The output 0.json has wantOcr:false.

These metadata fields from the input document will be written to the output PDF:

  • /Title
  • /Author
  • /Subject
  • /Keywords
  • /CreationDate
  • /ModDate
  • /Creator (program name that produced the document)

And these metadata fields will be written to the output JSON metadata (since there is no equivalent field in PDF):

  • Modified By (akin to Author)
  • Comments (text)

We use custom C++ with LibreOfficeKit and QPDF. This is painful and janky. Here's why:

  • soffice.bin is slow to load, imposing big overhead (hence LOK).
  • soffice.bin does not preserve metadata when converting to PDF (hence QPDF).
  • soffice.bin cannot even extract metadata. The only move is to convert to .odt and then read the result as a zipfile -- costing a second invocation of soffice.bin just to read metadata (hence not using soffice.bin).

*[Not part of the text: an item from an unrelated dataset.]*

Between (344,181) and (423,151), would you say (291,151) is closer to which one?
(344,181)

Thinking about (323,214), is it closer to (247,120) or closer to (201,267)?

We create the LibreOffice profile directory once and reset it with every conversion. This is for security: once an invocation is complete, all its data is wiped.

Testing

Write to test/test-*. docker build . will run the tests.

Each test has input.blob (which means the same as in production) and input.json (whose contents are $1 in do-convert-single-file). The files stdout, 0.json and 0.blob in the test directory are expected values. If actual values differ from expected values, the test fails.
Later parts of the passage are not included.